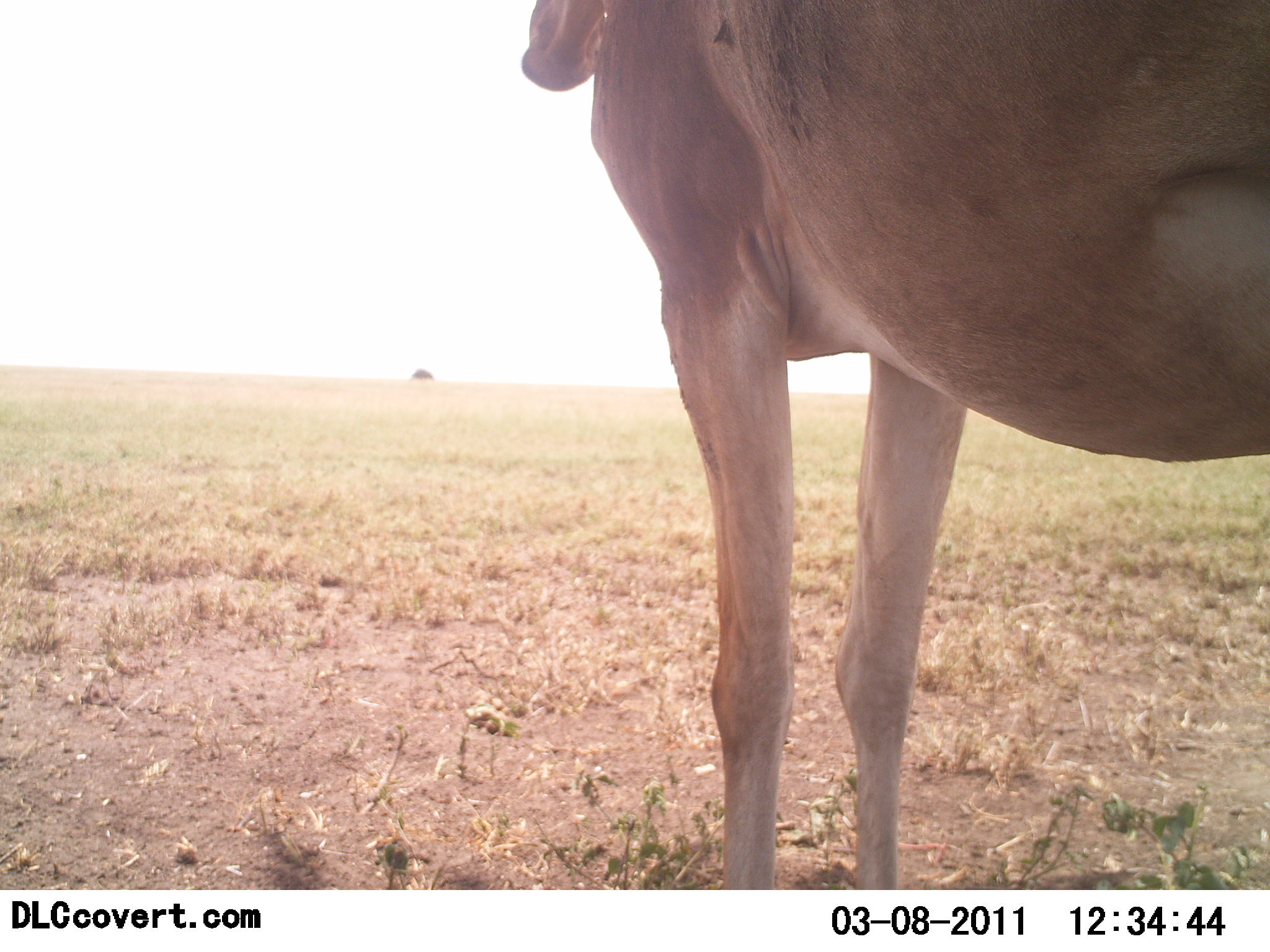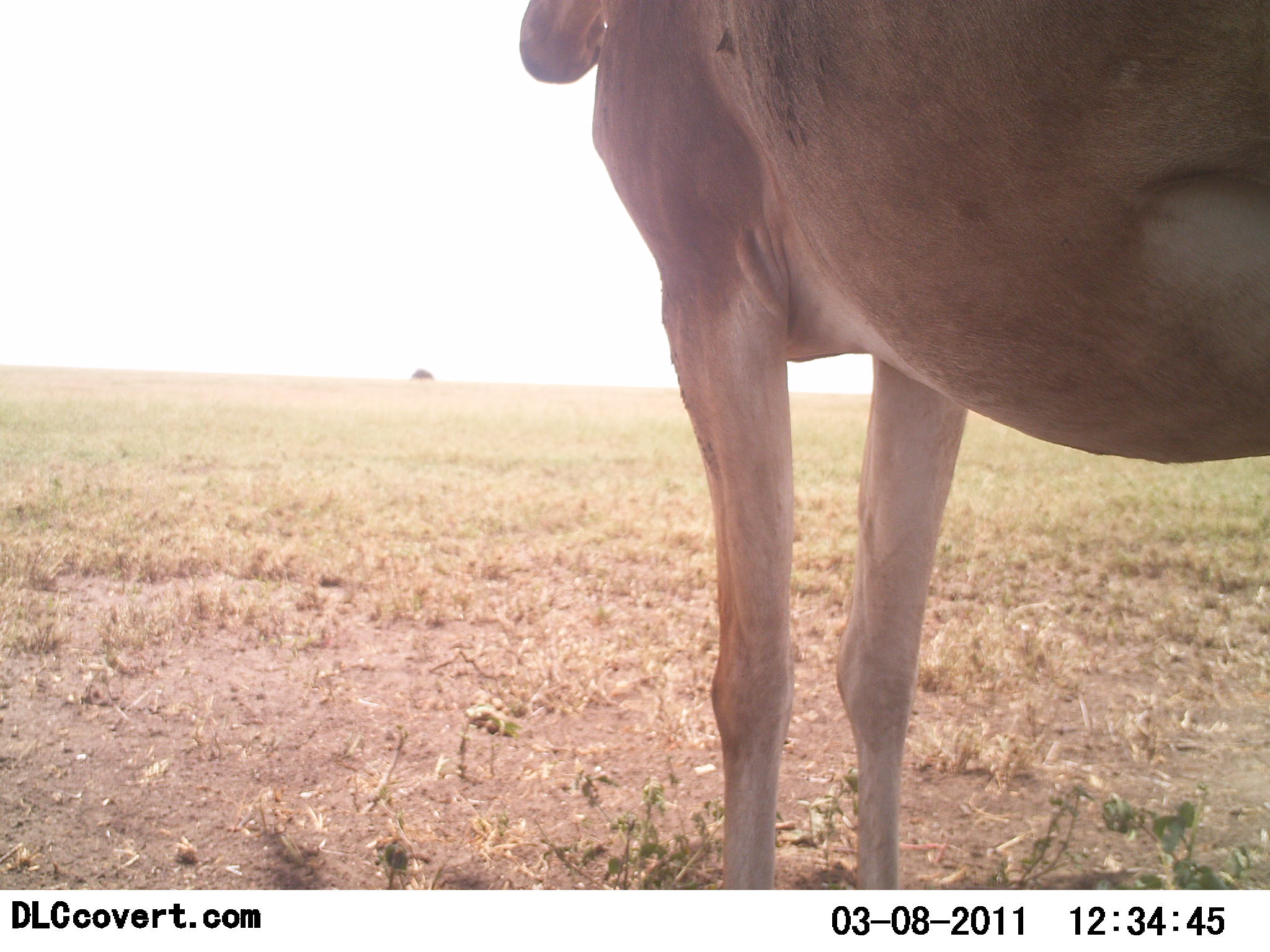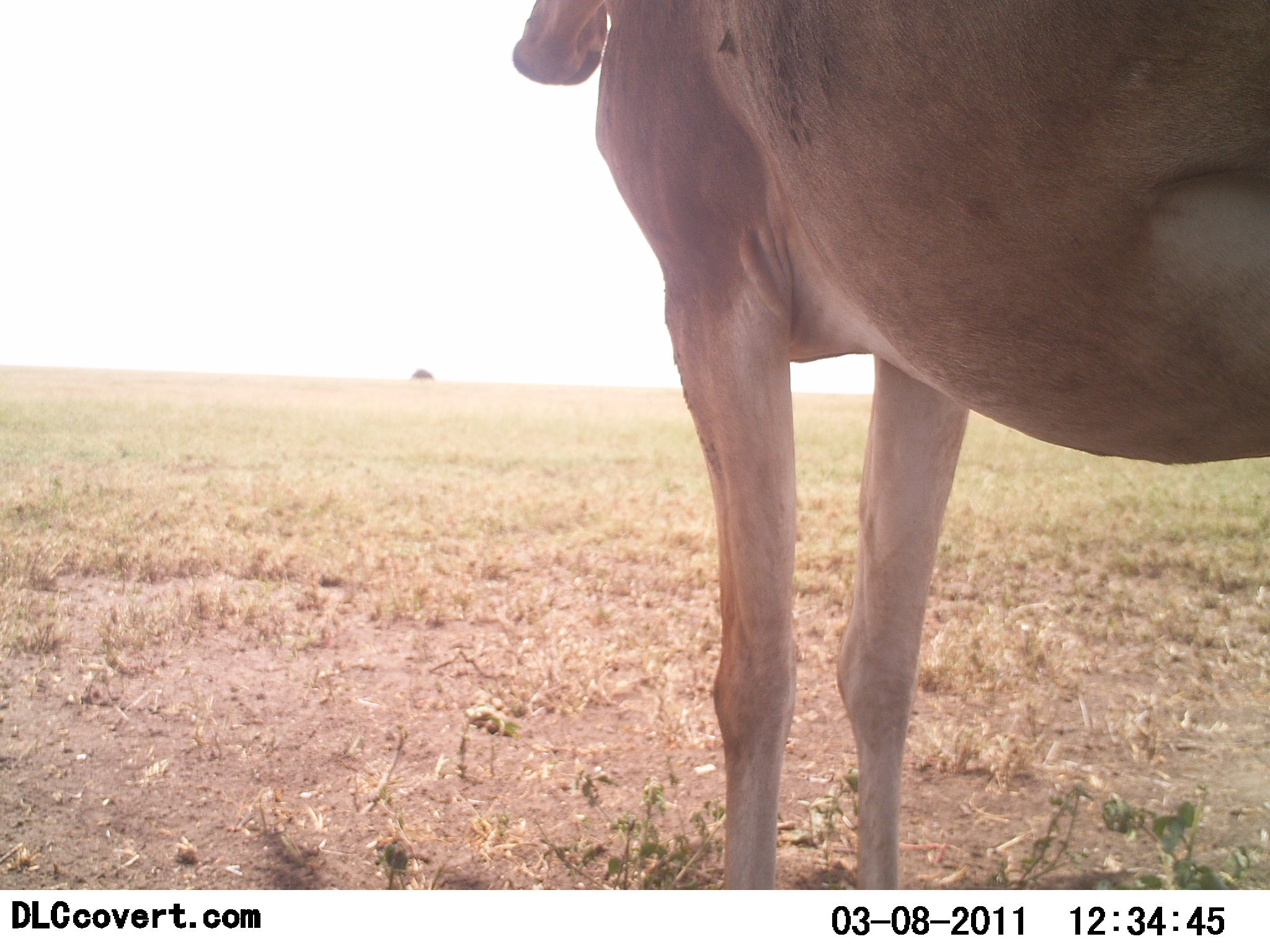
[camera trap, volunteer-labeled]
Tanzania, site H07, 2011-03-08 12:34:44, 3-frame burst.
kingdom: Animalia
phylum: Chordata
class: Mammalia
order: Artiodactyla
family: Bovidae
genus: Alcelaphus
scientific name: Alcelaphus buselaphus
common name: hartebeest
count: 1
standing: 100%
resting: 0%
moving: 0%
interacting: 0%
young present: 0%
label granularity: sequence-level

================

• ACTIVITY
Leaving aside the images, write out every entry above exactly.

• RESULT OF THE TASK
[camera trap, volunteer-labeled]
Tanzania, site H07, 2011-03-08 12:34:44, 3-frame burst.
kingdom: Animalia
phylum: Chordata
class: Mammalia
order: Artiodactyla
family: Bovidae
genus: Alcelaphus
scientific name: Alcelaphus buselaphus
common name: hartebeest
count: 1
standing: 100%
resting: 0%
moving: 0%
interacting: 0%
young present: 0%
label granularity: sequence-level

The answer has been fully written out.